- WORK INSTRUCTIONS -
Return exactly the span of lines that opens with the line containing "How far in distance" and closes with the last line of the data, inclusive.

- RECORD EXTRACTS -
···
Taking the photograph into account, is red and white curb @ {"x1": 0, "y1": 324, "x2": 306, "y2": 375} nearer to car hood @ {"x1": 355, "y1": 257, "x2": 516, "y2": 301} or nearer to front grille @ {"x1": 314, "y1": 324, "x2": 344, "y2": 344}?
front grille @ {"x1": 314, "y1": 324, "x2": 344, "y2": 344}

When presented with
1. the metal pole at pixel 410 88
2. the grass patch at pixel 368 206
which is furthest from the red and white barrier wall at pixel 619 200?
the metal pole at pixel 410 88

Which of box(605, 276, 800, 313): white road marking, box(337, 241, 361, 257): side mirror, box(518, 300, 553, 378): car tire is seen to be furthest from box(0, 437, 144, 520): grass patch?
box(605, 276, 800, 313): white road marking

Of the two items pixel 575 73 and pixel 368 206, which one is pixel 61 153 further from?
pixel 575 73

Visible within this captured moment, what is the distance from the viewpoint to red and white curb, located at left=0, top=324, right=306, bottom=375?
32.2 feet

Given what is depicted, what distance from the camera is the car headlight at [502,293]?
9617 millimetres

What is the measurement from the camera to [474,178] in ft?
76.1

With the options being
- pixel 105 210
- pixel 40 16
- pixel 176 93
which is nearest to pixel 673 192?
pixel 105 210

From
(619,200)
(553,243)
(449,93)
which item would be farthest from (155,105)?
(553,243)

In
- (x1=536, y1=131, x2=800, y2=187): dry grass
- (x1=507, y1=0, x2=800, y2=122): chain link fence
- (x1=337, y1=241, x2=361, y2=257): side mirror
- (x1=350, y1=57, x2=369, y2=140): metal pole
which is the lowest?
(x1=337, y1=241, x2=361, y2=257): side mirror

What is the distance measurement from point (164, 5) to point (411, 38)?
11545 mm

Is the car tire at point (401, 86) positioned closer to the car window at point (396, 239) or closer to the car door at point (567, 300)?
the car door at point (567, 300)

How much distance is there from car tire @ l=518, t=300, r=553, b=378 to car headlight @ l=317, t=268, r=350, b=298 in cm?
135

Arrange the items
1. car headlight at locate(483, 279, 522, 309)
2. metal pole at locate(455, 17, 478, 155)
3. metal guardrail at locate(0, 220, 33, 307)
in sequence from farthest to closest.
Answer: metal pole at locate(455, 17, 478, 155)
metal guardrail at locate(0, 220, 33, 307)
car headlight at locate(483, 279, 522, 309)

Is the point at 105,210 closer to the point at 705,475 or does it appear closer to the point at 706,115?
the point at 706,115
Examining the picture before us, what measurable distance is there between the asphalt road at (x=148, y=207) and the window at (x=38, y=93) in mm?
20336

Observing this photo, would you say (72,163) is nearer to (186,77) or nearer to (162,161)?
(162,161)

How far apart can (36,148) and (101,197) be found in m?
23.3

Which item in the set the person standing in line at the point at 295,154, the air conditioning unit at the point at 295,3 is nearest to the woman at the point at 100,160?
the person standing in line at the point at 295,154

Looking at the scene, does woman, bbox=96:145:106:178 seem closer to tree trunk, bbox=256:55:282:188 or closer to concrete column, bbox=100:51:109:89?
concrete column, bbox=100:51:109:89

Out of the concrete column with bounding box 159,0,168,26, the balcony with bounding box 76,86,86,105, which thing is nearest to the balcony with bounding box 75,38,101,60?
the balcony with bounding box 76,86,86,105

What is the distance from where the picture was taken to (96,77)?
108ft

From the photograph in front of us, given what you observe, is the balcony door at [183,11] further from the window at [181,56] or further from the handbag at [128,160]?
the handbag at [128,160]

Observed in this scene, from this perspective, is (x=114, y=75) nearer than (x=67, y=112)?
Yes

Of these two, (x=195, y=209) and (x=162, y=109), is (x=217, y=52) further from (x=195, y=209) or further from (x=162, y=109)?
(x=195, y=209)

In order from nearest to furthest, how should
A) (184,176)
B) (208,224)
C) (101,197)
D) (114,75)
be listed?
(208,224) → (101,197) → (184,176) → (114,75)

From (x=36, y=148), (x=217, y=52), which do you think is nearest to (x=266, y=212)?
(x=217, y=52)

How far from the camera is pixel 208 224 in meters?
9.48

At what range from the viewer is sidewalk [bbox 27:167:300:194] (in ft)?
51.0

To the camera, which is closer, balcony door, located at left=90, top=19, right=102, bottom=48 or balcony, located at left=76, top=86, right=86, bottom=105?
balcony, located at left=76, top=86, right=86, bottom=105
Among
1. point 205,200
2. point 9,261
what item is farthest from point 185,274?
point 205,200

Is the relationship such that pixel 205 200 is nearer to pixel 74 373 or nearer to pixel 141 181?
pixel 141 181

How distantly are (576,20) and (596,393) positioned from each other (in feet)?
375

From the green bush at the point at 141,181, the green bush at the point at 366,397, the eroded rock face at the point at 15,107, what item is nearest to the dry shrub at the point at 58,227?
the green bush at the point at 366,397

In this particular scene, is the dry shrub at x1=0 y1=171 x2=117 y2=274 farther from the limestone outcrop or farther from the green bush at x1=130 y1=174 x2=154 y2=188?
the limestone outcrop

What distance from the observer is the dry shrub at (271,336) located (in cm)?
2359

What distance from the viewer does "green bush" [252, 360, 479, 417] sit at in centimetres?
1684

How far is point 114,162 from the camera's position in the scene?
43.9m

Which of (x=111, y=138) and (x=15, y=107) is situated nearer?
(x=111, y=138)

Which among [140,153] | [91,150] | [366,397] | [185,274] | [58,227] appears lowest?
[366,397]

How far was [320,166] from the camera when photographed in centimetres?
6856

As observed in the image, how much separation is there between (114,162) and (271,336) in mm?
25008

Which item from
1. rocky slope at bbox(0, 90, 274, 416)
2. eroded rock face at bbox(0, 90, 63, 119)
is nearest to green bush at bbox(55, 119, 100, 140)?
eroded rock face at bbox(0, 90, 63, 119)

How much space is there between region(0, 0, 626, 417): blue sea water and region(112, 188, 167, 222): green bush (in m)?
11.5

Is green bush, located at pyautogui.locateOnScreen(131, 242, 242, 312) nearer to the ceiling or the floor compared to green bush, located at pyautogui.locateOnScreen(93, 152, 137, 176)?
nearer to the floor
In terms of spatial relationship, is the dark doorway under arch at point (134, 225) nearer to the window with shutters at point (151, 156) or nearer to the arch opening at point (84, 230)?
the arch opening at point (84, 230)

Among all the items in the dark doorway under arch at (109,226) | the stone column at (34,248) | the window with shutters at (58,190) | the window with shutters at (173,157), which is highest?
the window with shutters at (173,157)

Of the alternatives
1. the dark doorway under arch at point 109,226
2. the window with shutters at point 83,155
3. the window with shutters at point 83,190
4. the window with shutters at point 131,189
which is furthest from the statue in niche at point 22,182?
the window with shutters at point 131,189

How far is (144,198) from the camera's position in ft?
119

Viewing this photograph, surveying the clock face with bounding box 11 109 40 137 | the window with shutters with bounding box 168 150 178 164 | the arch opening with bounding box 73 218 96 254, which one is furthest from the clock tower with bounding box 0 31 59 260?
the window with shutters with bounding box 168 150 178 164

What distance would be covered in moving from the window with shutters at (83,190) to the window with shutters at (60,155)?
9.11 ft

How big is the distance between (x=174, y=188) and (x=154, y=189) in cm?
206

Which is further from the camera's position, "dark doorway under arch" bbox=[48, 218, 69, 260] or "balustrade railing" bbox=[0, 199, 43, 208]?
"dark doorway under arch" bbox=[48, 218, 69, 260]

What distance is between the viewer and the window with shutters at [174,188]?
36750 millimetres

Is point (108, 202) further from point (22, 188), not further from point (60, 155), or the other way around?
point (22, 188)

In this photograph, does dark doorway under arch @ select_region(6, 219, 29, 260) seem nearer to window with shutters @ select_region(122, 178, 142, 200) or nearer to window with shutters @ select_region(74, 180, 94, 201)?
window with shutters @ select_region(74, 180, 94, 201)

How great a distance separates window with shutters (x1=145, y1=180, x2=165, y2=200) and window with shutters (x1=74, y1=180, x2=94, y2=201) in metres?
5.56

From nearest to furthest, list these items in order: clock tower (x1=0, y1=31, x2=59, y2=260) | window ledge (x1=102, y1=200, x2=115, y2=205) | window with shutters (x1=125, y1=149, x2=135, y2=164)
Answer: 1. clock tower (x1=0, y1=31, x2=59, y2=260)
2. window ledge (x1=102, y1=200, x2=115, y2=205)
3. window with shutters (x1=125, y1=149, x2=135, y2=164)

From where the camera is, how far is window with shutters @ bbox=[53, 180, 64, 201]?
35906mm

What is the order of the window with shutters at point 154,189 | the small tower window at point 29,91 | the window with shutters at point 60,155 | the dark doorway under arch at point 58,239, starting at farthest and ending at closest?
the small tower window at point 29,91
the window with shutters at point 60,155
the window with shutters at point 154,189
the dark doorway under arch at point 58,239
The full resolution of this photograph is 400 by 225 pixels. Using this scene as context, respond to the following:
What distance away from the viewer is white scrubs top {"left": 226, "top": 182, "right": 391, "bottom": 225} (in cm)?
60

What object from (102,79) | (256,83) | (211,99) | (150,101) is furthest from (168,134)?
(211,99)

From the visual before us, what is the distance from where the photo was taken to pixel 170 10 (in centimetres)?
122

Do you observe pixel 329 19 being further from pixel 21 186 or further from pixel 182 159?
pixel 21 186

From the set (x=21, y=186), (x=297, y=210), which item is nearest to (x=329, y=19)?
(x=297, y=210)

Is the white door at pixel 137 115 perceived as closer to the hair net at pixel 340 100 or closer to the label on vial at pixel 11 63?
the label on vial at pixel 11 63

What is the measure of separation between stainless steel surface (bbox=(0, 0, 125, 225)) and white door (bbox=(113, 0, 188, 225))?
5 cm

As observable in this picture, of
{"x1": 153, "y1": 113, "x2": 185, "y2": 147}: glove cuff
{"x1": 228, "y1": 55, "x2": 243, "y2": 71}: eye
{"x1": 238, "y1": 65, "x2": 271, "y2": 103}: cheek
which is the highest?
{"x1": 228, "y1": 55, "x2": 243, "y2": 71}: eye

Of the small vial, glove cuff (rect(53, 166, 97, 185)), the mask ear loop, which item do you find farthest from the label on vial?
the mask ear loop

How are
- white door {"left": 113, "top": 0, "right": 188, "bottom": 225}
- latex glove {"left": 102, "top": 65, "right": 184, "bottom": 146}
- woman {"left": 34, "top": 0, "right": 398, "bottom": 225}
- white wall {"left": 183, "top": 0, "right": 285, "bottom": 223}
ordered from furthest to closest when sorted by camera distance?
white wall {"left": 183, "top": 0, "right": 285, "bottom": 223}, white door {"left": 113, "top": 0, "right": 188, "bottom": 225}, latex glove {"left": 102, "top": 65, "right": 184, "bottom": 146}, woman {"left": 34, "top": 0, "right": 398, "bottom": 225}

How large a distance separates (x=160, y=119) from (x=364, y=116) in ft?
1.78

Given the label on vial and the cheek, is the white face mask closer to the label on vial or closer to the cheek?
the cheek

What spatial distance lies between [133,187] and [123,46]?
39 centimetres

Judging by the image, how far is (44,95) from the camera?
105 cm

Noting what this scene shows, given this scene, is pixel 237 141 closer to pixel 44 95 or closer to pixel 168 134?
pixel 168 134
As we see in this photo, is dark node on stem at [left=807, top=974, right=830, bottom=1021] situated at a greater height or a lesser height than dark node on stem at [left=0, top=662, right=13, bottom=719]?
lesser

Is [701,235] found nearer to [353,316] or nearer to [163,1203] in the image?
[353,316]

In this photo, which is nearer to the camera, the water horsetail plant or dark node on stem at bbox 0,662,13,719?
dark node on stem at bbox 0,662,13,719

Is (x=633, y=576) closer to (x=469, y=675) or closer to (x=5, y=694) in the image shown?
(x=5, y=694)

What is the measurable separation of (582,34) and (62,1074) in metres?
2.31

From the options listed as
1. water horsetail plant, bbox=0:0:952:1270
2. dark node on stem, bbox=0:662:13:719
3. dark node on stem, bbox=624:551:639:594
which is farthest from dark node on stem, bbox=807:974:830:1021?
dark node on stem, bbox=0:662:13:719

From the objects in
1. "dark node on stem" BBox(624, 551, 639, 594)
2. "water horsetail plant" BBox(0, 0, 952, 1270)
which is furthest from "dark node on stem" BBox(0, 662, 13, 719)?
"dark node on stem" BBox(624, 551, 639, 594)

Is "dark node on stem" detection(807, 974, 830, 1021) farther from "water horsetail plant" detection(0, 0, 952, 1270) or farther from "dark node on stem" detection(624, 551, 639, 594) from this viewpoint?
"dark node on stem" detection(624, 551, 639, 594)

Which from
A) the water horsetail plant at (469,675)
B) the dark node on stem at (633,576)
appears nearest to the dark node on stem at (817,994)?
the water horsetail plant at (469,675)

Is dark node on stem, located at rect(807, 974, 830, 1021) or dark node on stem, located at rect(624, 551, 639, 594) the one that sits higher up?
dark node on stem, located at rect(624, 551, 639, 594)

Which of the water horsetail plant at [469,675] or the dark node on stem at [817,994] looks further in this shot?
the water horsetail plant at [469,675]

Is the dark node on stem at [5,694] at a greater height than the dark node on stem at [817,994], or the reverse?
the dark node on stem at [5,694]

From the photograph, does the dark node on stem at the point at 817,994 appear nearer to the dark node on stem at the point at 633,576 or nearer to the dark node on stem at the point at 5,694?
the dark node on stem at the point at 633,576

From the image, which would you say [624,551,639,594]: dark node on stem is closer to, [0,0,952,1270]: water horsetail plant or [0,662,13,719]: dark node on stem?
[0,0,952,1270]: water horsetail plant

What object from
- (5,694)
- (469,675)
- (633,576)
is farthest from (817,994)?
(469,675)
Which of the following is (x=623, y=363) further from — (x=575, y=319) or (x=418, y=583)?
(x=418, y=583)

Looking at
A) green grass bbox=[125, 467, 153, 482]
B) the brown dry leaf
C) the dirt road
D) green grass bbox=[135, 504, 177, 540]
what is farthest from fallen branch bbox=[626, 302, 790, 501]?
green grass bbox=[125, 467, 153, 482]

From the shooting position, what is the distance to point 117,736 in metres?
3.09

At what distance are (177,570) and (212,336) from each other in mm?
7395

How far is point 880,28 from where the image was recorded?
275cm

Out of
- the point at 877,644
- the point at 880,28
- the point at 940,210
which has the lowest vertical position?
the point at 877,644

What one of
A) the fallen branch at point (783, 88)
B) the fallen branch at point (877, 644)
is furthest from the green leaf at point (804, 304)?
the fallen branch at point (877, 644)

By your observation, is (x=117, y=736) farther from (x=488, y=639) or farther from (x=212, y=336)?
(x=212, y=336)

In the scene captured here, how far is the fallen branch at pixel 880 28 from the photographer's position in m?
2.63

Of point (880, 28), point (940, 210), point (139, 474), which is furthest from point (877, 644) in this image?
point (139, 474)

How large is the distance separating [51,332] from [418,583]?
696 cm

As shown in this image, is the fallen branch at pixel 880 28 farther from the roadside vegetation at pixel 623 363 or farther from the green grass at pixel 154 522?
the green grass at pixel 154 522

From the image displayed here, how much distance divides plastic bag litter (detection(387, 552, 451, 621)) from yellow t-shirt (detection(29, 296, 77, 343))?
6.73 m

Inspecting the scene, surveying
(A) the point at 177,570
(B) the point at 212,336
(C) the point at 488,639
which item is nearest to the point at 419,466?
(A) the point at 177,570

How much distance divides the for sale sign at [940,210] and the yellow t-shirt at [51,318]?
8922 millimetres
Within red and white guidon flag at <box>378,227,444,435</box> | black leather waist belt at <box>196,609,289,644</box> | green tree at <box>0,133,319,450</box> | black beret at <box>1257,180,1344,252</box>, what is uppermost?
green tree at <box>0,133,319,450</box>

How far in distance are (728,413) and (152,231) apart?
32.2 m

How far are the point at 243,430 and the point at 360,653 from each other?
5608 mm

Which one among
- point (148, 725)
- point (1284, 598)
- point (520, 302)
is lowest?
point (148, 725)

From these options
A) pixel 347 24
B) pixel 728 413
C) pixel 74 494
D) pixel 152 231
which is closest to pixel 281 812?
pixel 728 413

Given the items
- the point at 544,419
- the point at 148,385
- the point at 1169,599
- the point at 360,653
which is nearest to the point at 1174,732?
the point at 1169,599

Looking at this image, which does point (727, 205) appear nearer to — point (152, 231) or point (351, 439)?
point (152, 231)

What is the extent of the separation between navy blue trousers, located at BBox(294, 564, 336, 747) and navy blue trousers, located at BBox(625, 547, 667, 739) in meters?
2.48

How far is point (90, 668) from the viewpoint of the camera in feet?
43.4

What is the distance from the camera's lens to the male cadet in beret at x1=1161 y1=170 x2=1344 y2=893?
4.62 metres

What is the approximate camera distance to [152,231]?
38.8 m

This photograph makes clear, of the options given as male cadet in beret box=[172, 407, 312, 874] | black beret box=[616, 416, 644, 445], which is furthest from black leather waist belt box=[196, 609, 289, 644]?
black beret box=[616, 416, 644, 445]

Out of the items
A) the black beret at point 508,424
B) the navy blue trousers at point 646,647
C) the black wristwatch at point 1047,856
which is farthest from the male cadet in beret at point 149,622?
···
- RESPONSE TO THE EXERCISE -
How far in distance are (728,413) and (152,231) apart?
32.2 m

How far are the point at 243,430 and the point at 360,653 from each other?
5608 mm

Which one among
- point (148, 725)
- point (1284, 598)
- point (520, 302)
is lowest?
point (148, 725)

From these options
A) pixel 347 24
B) pixel 728 413
C) pixel 74 494
D) pixel 152 231
which is closest to pixel 281 812?
pixel 728 413

Given the items
- the point at 544,419
- the point at 148,385
- the point at 1169,599
- the point at 360,653
which is nearest to the point at 1174,732?
the point at 1169,599

Looking at this image, which does point (727, 205) appear nearer to — point (152, 231) or point (351, 439)?
point (152, 231)

What is the extent of the separation between navy blue trousers, located at BBox(294, 564, 336, 747) and navy blue trousers, located at BBox(625, 547, 667, 739) in meters?
2.48

How far is point (90, 668) from the viewpoint of the camera in feet?
43.4

What is the distance from the camera's lens to the male cadet in beret at x1=1161 y1=170 x2=1344 y2=893?
4.62 metres

What is the approximate camera distance to [152,231]?
38.8 m

This photograph makes clear, of the options given as male cadet in beret box=[172, 407, 312, 874] | black beret box=[616, 416, 644, 445], which is furthest from black leather waist belt box=[196, 609, 289, 644]?
black beret box=[616, 416, 644, 445]

Out of the items
A) the black beret at point 508,424
B) the navy blue trousers at point 646,647
C) the black wristwatch at point 1047,856
which is farthest from the male cadet in beret at point 149,622?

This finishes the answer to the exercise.